CF Cable TV
- Industry: Telecommunications
- Founded: 1982
- Defunct: 1997
- Fate: Sold to Vidéotron in 1997
- Headquarters: Montreal, Quebec
- Key people: Jean Pouliot (owner)
- Products: Cable television

= CF Cable TV =

Canadian cable company

CF Cable TV was a Canadian cable company in the 1980s and 1990s. Owned by Jean Pouliot, a businessman in Montreal, Quebec whose holdings also included CFCF-TV and the TQS television network, CF Cable TV served parts of Montreal, Laval and western suburbs on the Island of Montreal.

==History==
The company was established in 1982, when Pouliot acquired Cable TV Inc. from Starlaw Investments for a purchase price of $11.4 million.
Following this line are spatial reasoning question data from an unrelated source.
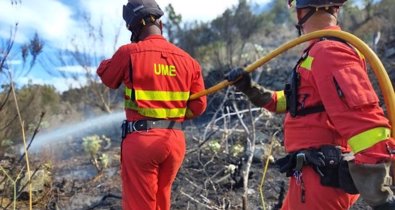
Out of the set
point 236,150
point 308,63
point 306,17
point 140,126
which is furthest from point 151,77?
point 236,150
The company expanded significantly in 1993, acquiring Télécâble Laurentien in the Outaouais region of Quebec and the Ottawa suburb of Clarence-Rockland in Ontario, and Northern Cable in Northern Ontario. The deals made CF Cable TV the fifth-largest cable operator in Canada. Both Laurentien and Northern continued to operate as separate divisions of the company rather than being folded into the CF Cable TV branding.

In 1997, Pouliot sold CF Cable TV's parent company, CFCF Inc., to Vidéotron. Videotron sold the Northern Cable division to Regional Cablesystems in 1998, but still retained ownership of the Montreal and Outaouais divisions.